From midwife appointments to scans and antenatal classes, our diaries are packed during pregnancy with regular checks on our mental and physical well-being, along with that of our unborn babies. However, that support pretty much grinds to a halt after our babies are born, often at a time when it is needed most.
The early days of motherhood are a vulnerable and emotional time, and while focus understandably shifts to the newborn, it is still crucial that mothers also receive support and care to navigate their new role and the physical and psychological impact that comes with it.
Currently, support is generally limited to the six-week check with your GP, which often coincides with a physical check on your baby. However, it is becoming apparent that for many mothers these appointments either aren’t happening or are shockingly rushed, leaving some with physical or mental health issues going undetected.
A new survey by NCT found that six out of seven new mothers are not getting a checkup of their health six weeks after giving birth, as appointments focused solely on their baby. Much of the blame has been pinned on COVID restrictions, and while it is understandable that face-to-face appointments have to be limited and prioritised, many of these issues stem from way before the pandemic.

_What you need to do_:
A. Summarize the text on postnatal care for mothers in two sentences.
B. Reproduce the passage of the text on postnatal care between "From midwife appointments" and "is needed most.", inclusive.

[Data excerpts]
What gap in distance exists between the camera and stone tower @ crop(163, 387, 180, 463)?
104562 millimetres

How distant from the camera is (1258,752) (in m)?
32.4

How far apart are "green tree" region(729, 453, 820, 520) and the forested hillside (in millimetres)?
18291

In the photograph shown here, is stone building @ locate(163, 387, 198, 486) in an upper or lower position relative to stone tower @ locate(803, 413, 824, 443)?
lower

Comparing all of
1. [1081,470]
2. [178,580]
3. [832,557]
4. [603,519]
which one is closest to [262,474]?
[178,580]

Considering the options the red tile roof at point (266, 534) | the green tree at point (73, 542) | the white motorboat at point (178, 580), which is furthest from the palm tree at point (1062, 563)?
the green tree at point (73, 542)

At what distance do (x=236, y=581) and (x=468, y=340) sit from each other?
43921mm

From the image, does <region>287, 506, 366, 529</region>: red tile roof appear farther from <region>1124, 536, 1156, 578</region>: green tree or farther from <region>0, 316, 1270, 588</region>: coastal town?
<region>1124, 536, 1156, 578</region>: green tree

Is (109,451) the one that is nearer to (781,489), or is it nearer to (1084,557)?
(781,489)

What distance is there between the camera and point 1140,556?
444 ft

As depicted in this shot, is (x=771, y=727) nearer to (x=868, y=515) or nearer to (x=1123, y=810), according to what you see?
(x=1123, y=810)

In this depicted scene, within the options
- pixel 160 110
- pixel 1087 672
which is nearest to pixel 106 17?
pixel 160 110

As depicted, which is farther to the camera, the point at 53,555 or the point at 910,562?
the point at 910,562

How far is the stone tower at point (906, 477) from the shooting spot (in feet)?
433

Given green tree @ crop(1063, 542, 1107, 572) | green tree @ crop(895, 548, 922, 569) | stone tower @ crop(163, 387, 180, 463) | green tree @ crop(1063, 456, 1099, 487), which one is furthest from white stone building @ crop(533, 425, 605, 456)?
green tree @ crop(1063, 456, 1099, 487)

_Per-task outputs_:
A. During pregnancy, mothers and babies receive regular checks on their mental and physical well-being, but that support largely stops after birth, often when it is needed most. Postnatal support is generally limited to a six-week GP check, and an NCT survey found that six out of seven new mothers are not getting a checkup of their own health at six weeks because appointments focused solely on their baby.

B.
From midwife appointments to scans and antenatal classes, our diaries are packed during pregnancy with regular checks on our mental and physical well-being, along with that of our unborn babies. However, that support pretty much grinds to a halt after our babies are born, often at a time when it is needed most.